The contract should include the full contact details of the landlord/agent. If you are renting via an agency make sure you also have the landlord's full contact details. You are legally entitled to this information. If you have just a name and telephone number, it could be very difficult to pursue the landlord/agent should a dispute arise. The contract should also make clear what rent payments are due and when. In addition to this, it should be clear who is responsible for the bills, e.g. water rates.

Before you sign a contract, check that the advertised rent is what is stated on the contract. Errors do occur and if you sign the contract, it may be difficult to argue later, especially if you do not have the original advert.

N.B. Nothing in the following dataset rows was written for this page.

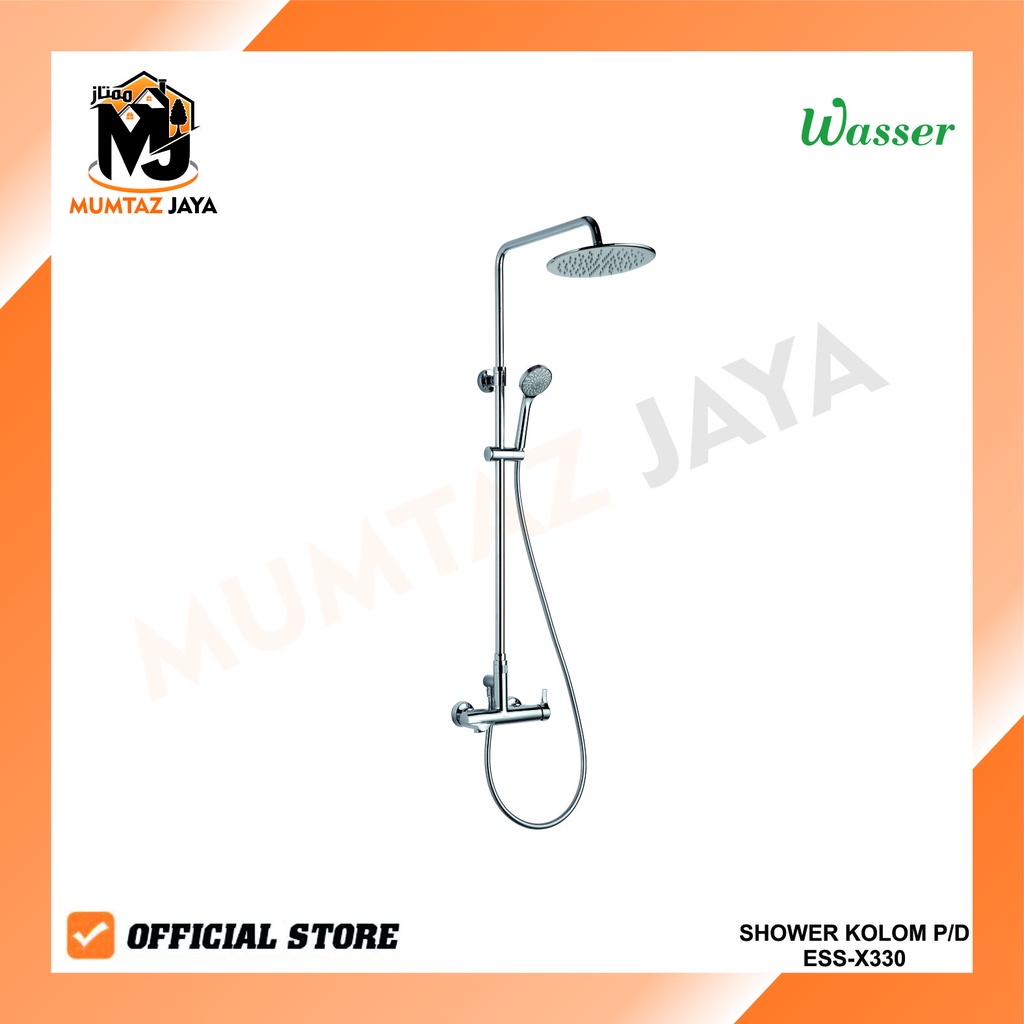 Wall Mounted Shower Set | Shower Kolom Panas Dingin ESS-X330 By Wasser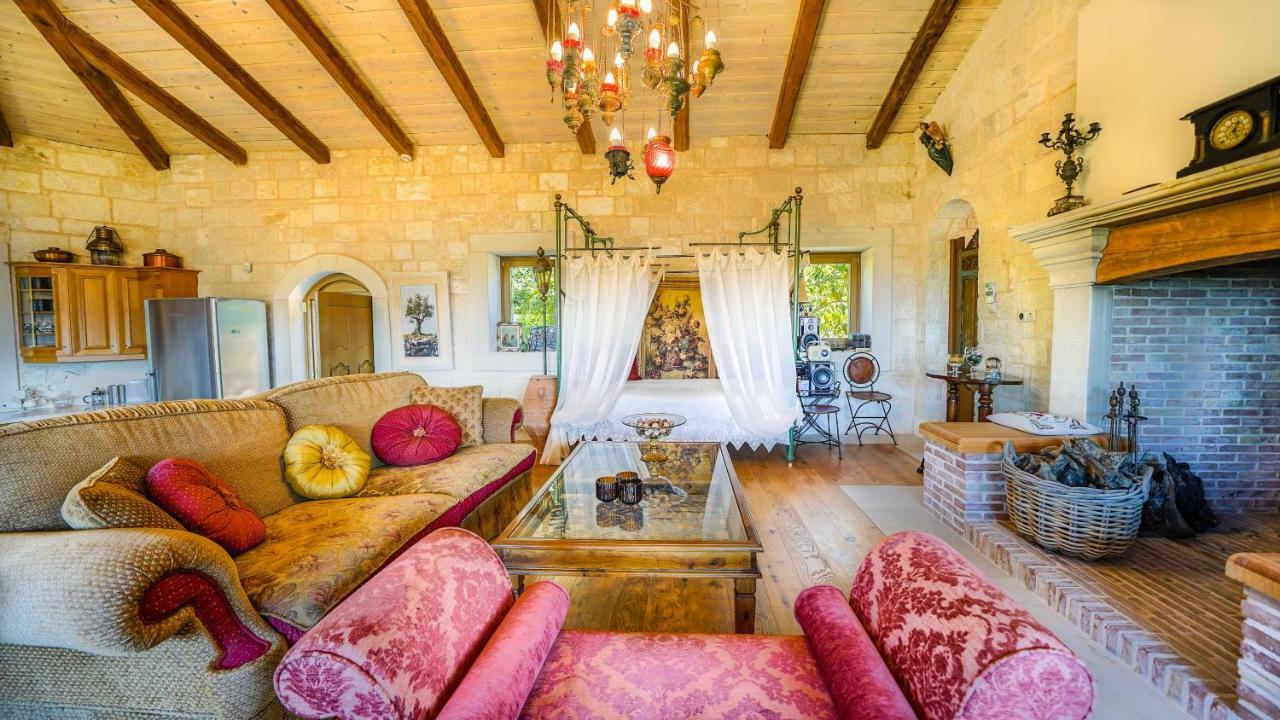 Luxury Villa Allure Dhafnes Екстериор снимка
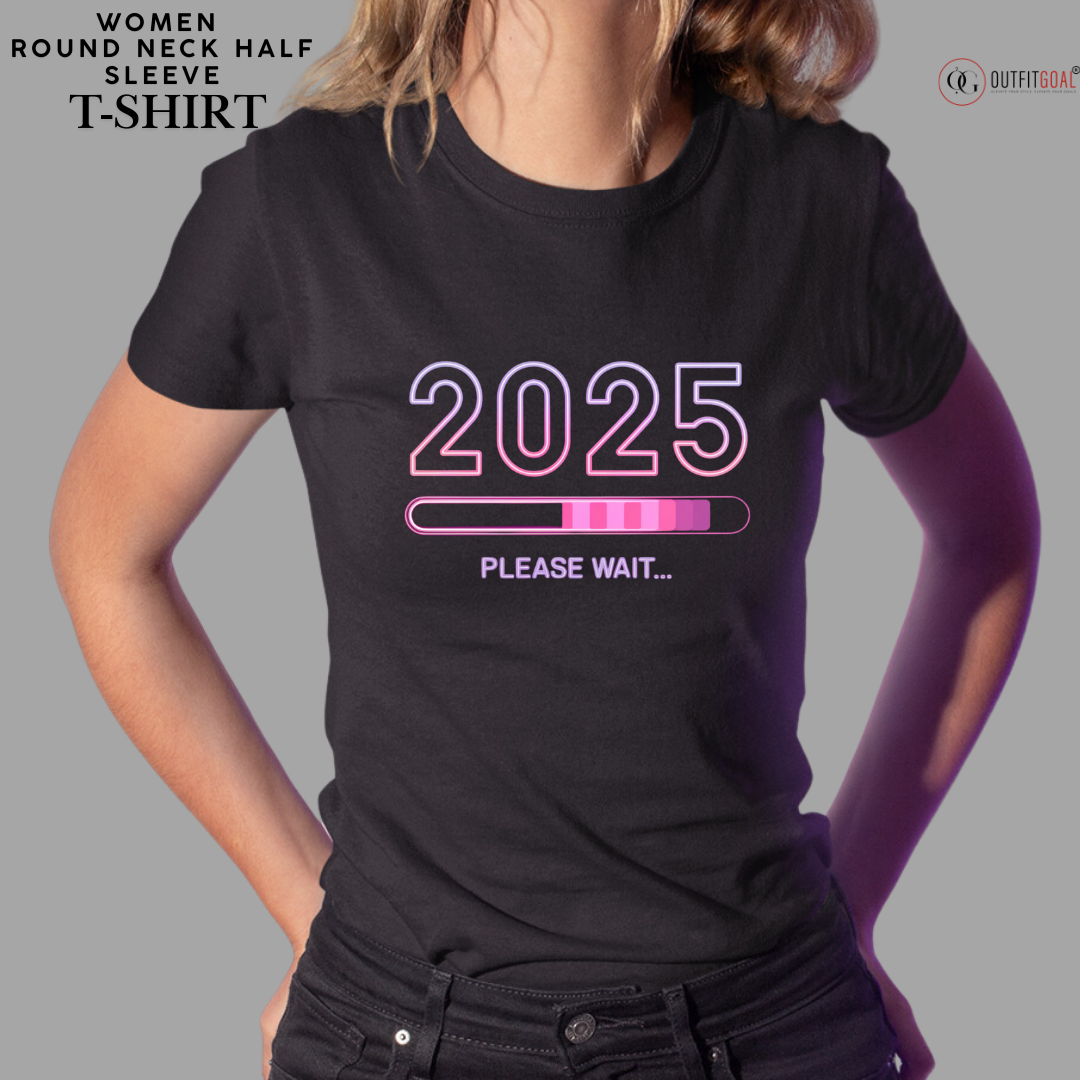 New Year T-Shirt & Sweatshirt for 2025 Loading… Neon Minimalist T-Shirt for Futuristic Vibes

Once a contract has been signed the terms and conditions cannot be altered unless both parties agree.

It is important to never sign a contract on behalf of your housemates. If they do not sign the agreement and decide not to move in, you could be held liable for the rent of the whole house, even if their name is on the contract.

Guarantees and Parents' Financial Liability

As part of the agreement, some landlords or agents will present you with a guaranteeand ask you to get (usually) a parent or guardian to guarantee your payments to the landlord if you are unable or unwilling to pay. It is very important that any such guarantee specifically limits your parents' financial liability to just their offspring's rent/damages. If you enter into a contract with joint liability and your guardian signs a general guarantee, there is a significant financial risk to your guardian. If another tenant moves out or fails to pay the rent, your parents could be taken to court under the terms of the guarantee, even if you have paid your rent. 

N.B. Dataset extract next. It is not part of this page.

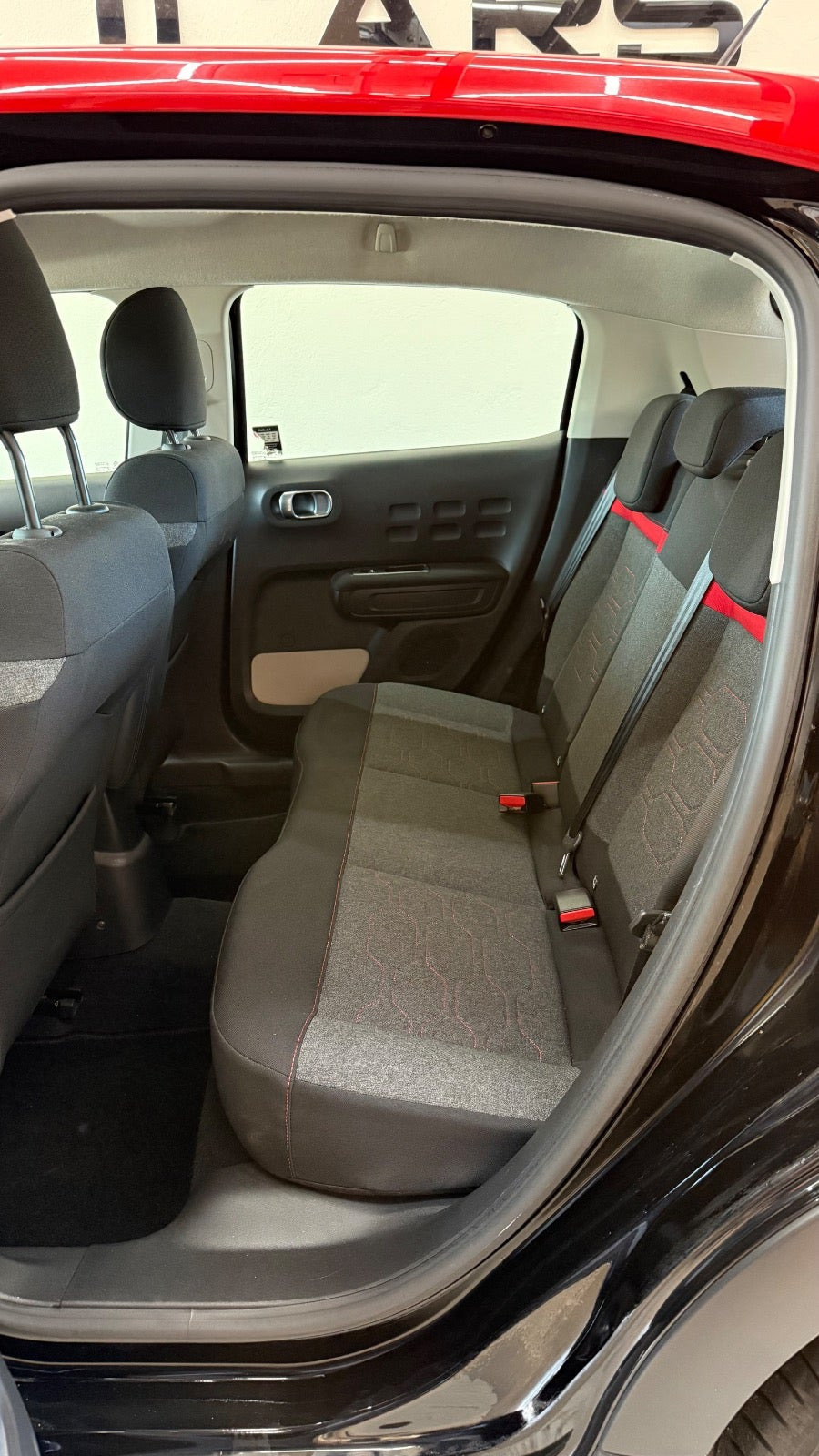 Sort Citroën C3 fra 2017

The advice is: don't ask your parents to enter into any guarantee which does not specify the limit of financial liability being guaranteed.

Before anyone signs, it is important that both you and your guardian understand that if you default on rent or do not pay for the cost of damage, they will be responsible for making payment.

If you have no obvious guarantee, you should raise this with the landlord concerned. Many will be willing to accept that, for you, a guarantee may not be necessary and other arrangements may be more appropriate. If you are an international student, a parent or guardian who is outside of the UK is also unlikely to be appropriate because legal proceedings to enforce any arrangement outside the UK can be difficult.

How can the SU help? 

We are able to check through contracts before they are signed and offer advice on this area. If you find yourself in a dispute over a contract, then we might also be able to help outline your rights, and in some cases mediate on your behalf.